» **Prompt 1**
In the interview about the Nebula Awards, which organization runs the awards?
» **Prompt 2**
State whether each statement agrees with the interview about the Nebula Awards, and quote the deciding words of the interview: (a) The Nebula Awards are in their 59th year. (b) The Saint of Bright Doors was written by Annalee Newitz. (c) In The Terraformers, capitalism has been abolished.
» **Prompt 3**
Pick up the interview about the Nebula Award shortlist after its last sentence and keep writing it.

This looks like a great selection of recently published science fiction and fantasy novels. Can you tell us more about the Nebula Awards, and how their shortlists are drawn up?
The Nebula Awards, now in their 59th year, are organised by the Science Fiction and Fantasy Writers Association. Members vote for the best new science fiction and fantasy works published in the United States during the previous year.
This year’s nominated novels are diverse in worlds and tone. If there is a uniting theme, it is the maturity and subtlety of the politics. There are no straightforward epics against dark forces here: instead there are treaties and diplomats, seditionists and divided governments, unwilling complicity and unintended consequences. Two stories—Wells’ and Newitz’s—tackle an extended timeline in order to explore what happens after political victory. And Wells offers a simple retort to those who want to burn the world in anger: “Unfortunately, someone else has already burned it. We need to unburn it.”
The field was strong, and Vajra Chandrasekera’s The Saint of Bright Doors, which has been declared the best new sci-fi or fantasy novel of the year, is stunning. I think readers of all tastes will find something to suit them on this wide-ranging menu.
Brilliant. Can we step through each of the books on the shortlist for the Nebula Award for the best new novel? Let’s start with The Terraformers, by previous Five Books interviewee Annalee Newitz.
The Terraformers is, explicitly, a book concerned with imagining hopeful futures. In the far future, the Anthropocene is over: it ended in ‘The Farm Revolutions,’ a seismic event only ever alluded to in passing, which culminated in ‘The Great Bargain.’ This bargain is the foundation for rapprochement between life forms. Democracy is now directly participatory, and diverse life forms are included as persons with a right to inclusion; capitalism is still the organising principle, and an antagonistic force throughout the novel.

» **Input data**
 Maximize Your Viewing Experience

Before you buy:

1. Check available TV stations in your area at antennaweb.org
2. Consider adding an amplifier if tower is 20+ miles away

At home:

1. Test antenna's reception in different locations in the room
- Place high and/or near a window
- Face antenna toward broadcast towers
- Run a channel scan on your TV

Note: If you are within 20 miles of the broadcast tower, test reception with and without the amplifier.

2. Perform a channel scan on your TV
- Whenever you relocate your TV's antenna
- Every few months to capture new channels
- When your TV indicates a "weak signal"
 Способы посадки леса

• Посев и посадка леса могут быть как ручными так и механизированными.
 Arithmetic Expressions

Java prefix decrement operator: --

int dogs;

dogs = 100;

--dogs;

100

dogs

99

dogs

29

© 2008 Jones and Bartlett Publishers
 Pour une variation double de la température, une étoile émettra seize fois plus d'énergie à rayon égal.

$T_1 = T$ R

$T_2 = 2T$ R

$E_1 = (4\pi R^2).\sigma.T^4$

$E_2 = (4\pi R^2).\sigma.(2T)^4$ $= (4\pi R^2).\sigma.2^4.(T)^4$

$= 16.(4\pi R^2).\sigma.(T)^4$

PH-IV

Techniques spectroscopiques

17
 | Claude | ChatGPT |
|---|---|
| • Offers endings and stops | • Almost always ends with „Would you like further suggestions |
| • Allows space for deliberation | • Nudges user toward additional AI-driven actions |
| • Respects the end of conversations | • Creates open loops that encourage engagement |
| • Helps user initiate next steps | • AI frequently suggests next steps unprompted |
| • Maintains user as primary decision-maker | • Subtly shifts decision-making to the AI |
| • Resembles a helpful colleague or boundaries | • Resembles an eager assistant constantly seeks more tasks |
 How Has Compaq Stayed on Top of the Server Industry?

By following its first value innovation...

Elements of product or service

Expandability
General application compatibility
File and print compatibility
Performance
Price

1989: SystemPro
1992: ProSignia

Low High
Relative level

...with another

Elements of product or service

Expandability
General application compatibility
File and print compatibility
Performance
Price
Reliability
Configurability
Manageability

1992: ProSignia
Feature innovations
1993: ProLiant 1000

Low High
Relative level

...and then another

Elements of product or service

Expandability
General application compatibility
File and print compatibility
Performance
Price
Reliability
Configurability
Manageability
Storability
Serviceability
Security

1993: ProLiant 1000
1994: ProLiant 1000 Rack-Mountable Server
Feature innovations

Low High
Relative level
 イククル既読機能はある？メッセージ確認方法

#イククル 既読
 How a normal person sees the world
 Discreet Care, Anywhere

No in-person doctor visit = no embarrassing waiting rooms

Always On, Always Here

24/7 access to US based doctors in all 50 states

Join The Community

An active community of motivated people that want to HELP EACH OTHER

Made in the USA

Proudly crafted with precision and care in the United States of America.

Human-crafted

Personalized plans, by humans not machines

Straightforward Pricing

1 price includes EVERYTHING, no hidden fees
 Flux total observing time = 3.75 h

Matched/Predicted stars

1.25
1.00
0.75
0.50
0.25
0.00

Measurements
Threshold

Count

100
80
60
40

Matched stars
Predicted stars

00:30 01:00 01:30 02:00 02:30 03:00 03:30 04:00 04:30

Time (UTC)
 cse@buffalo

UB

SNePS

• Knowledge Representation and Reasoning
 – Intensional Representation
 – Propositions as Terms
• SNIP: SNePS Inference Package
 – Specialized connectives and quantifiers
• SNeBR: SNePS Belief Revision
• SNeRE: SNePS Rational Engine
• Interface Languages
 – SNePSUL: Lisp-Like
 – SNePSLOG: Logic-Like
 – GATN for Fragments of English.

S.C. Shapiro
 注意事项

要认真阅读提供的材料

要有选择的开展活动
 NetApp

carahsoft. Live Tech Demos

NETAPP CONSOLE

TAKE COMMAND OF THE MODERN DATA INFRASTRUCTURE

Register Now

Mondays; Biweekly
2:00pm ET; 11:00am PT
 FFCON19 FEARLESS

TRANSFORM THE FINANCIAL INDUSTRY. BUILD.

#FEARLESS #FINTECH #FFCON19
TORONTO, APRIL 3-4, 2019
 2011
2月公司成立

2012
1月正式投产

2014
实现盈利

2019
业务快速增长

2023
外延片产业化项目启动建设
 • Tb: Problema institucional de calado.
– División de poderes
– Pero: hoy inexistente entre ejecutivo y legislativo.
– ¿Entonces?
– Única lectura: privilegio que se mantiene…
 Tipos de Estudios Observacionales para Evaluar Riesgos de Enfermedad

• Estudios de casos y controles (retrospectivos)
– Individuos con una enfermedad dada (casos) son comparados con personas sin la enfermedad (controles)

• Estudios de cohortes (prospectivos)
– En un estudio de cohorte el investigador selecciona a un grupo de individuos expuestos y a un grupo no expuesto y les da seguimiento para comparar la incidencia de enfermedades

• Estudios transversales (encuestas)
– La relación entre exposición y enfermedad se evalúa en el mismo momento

» **Exercise answer 1**
The Science Fiction and Fantasy Writers Association

» **Exercise answer 2**
(a) Yes: "The Nebula Awards, now in their 59th year"
(b) No: "Vajra Chandrasekera’s The Saint of Bright Doors"
(c) No: "capitalism is still the organising principle, and an antagonistic force throughout the novel"

» **Exercise answer 3**
The novel takes place on a privately-owned planet being terraformed, Sask-E. We begin from the perspective of a ranger from the ERT – the Environmental Rescue Team – but don’t get too settled: this is a novel in three parts, from the perspective of three protagonists who live centuries apart. Each is shaped by the political decision-making of the last, so that the overarching story is one of slow-burn political change, constantly in need of renegotiation. In each section, struggles over the use and ownership of the environment must be resolved, while the travails of personal relationships provide the book’s warmth.
Sounds like a novel full of big ideas.
Newitz has enough ideas in Terraformers for ten novels – expect talking moose, an array of hominid species, and sentient trains – and tackles a whole range of themes. Personhood, and its relationship to intelligence and ability to consent, are particularly central: if personhood is tied to intelligence, but persons are designed and decanted with their intelligence pre-determined, what are the implications? And what labour can be asked of a conscious being without the intelligence to enter the bargain? The lines between artificial intelligence and organic have long been blurred in this world, and these questions affect everyone.
Fascinating. The second novel on the 2024 shortlist is Ann Leckie’s Translation State. Would you introduce us?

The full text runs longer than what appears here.